Much hard-earned momentum has been built around the essential transformation of the federal real estate portfolio, and there are still opportunities to sustain it. Ideally GSA, with support from OMB, would work aggressively with agencies to firm up strategic housing plans based on new staffing levels. Centralized funding, perhaps along the lines of a revolving fund paid back by agency rental payments, would enable agencies to conduct the GSA-directed relocations and consolidations necessary to adapt their real estate footprints to dynamic staffing demands.

This would allow for the release of older, inefficient buildings and the acquisition of newer, leased space as needed. With OMB’s focus and attention (and extensive contract support), GSA could greatly expand use of existing tools like its exchange authority, “administrator’s discretion,” ground leases, negotiated sales and more, to facilitate more private sector-like transactions to trim the portfolio more aggressively.

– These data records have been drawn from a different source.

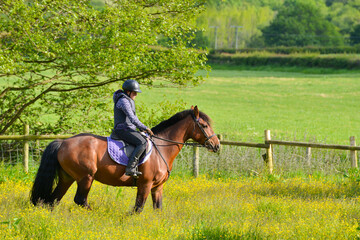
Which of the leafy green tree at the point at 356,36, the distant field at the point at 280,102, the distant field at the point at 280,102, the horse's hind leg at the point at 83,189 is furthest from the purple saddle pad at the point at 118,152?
the leafy green tree at the point at 356,36

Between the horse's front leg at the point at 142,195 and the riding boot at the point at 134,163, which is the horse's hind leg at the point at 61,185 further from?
the horse's front leg at the point at 142,195

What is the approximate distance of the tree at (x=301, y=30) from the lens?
112250 millimetres

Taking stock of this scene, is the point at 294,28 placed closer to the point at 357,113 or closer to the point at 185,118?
the point at 357,113

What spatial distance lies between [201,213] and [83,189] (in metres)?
2.00

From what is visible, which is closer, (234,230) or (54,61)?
(234,230)

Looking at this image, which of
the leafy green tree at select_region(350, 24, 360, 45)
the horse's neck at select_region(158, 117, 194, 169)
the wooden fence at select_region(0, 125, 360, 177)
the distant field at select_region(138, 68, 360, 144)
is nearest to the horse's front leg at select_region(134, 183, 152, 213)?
the horse's neck at select_region(158, 117, 194, 169)

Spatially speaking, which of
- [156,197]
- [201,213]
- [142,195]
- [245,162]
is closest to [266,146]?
[245,162]

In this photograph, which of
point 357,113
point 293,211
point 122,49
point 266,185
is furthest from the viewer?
point 357,113

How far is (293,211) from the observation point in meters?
Result: 8.83

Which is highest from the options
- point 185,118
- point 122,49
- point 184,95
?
point 122,49

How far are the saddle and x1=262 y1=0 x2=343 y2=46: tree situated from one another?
107 meters

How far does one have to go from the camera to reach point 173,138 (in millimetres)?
8820

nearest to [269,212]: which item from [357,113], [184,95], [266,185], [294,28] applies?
[266,185]

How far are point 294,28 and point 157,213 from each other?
374 ft
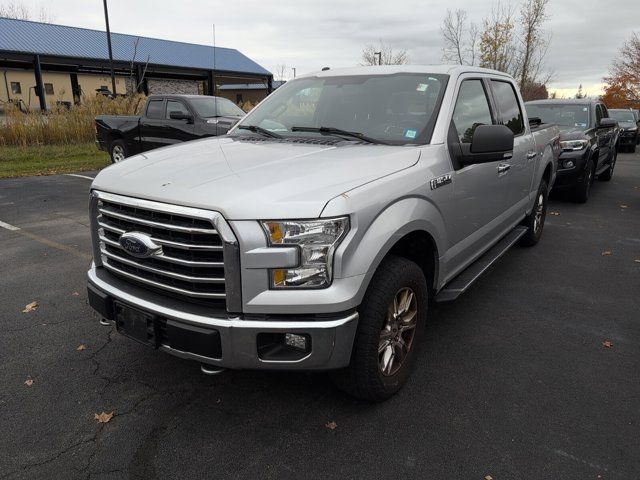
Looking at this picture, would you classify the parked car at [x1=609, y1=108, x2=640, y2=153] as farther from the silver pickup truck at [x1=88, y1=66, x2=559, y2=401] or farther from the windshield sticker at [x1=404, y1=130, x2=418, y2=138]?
the windshield sticker at [x1=404, y1=130, x2=418, y2=138]

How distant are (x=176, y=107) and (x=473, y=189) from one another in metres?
9.21

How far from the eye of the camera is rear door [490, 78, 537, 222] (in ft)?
14.7

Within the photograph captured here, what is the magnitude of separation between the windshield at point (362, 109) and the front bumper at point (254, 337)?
1460mm

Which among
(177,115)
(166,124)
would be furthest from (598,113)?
(166,124)

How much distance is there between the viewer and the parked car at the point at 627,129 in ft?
61.6

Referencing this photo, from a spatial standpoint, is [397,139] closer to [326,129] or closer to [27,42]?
[326,129]

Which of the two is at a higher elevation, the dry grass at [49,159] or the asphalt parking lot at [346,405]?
the asphalt parking lot at [346,405]

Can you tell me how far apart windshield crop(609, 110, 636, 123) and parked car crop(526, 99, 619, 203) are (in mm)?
10895

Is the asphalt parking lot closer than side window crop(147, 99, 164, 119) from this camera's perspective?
Yes

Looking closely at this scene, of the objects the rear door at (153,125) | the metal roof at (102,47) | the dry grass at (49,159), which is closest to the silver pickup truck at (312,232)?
the rear door at (153,125)

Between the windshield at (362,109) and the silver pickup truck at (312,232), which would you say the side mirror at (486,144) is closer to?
the silver pickup truck at (312,232)

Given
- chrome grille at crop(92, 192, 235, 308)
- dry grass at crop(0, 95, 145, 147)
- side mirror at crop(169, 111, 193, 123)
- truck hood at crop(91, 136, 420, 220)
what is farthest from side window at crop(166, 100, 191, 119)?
chrome grille at crop(92, 192, 235, 308)

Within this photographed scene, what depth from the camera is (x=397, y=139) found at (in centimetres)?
324

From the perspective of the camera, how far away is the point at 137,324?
8.39 feet
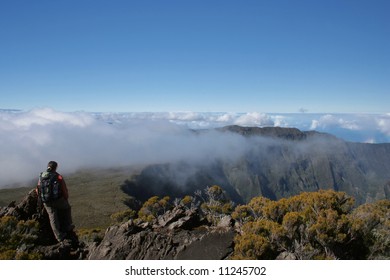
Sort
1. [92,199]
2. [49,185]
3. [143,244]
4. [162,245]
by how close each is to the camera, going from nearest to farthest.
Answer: [49,185] < [162,245] < [143,244] < [92,199]

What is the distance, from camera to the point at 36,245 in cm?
1639

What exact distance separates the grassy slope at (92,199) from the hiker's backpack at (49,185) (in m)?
85.3

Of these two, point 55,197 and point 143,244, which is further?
point 143,244

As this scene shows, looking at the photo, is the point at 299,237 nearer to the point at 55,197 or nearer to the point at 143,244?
the point at 143,244

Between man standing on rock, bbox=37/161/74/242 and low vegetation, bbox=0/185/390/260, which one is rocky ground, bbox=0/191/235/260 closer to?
low vegetation, bbox=0/185/390/260

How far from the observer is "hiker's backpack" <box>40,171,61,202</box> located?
14.6m

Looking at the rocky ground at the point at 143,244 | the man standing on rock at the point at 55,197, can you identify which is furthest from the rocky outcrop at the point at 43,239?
the man standing on rock at the point at 55,197

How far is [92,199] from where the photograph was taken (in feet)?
457

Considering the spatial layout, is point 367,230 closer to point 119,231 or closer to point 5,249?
point 119,231

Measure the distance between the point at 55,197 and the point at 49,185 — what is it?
2.44 feet

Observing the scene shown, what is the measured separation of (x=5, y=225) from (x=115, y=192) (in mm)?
146132

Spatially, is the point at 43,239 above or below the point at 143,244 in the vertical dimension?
below

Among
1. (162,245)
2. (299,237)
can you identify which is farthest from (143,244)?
(299,237)

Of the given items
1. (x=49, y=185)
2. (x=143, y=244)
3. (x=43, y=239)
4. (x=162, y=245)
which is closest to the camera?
(x=49, y=185)
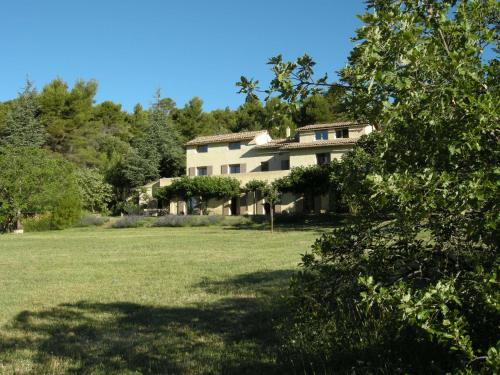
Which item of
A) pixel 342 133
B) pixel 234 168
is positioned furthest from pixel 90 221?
pixel 342 133

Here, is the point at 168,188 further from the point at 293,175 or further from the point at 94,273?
the point at 94,273

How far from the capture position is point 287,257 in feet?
54.3

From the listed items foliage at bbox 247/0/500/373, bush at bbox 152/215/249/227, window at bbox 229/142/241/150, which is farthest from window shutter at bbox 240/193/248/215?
foliage at bbox 247/0/500/373

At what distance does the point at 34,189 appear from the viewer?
40.8 metres

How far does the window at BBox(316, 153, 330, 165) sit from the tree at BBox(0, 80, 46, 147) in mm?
31909

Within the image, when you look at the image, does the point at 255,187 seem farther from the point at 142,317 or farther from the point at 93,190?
the point at 142,317

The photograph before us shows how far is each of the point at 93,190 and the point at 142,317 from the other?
51263 mm

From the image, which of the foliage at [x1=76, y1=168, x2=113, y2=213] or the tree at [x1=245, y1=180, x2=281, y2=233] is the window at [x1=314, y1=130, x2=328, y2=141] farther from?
the foliage at [x1=76, y1=168, x2=113, y2=213]

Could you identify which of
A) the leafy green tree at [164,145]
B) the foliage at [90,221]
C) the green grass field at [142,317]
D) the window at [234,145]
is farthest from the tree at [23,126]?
the green grass field at [142,317]

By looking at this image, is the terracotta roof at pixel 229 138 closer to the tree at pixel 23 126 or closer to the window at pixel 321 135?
the window at pixel 321 135

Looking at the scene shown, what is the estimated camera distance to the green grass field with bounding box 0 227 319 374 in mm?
5734

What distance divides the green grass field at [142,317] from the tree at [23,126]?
47.3 metres

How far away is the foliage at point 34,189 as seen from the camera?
1571 inches

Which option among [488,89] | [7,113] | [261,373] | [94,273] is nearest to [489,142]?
[488,89]
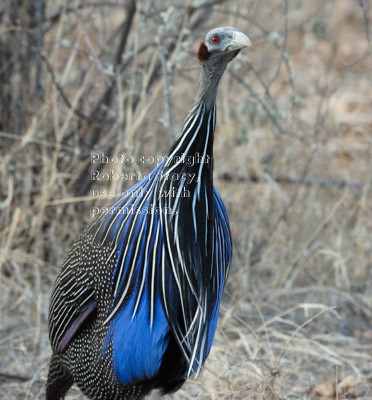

In this ideal world, GSA would also proactively expand its coordination with local governments, especially in Washington, D.C., to understand the likely future use and zoning of these now-surplus properties. That would enable GSA to address its statutory obligations for historic preservation and environmental mitigation from a “best value” standpoint. From there, GSA could then perform its due diligence to ensure that the sales maximize values while avoiding market saturation and other negative community impacts.

With top-down direction, focus and resources, the potential exists to finally get to a leaner and more productive portfolio for government agencies. Moreover, this promises better outcomes for the communities and better values for taxpayers.

 

Adam Bodner is a principal at ABodner Consulting and is vice president of the Federal Real Property Association. The views expressed are his own.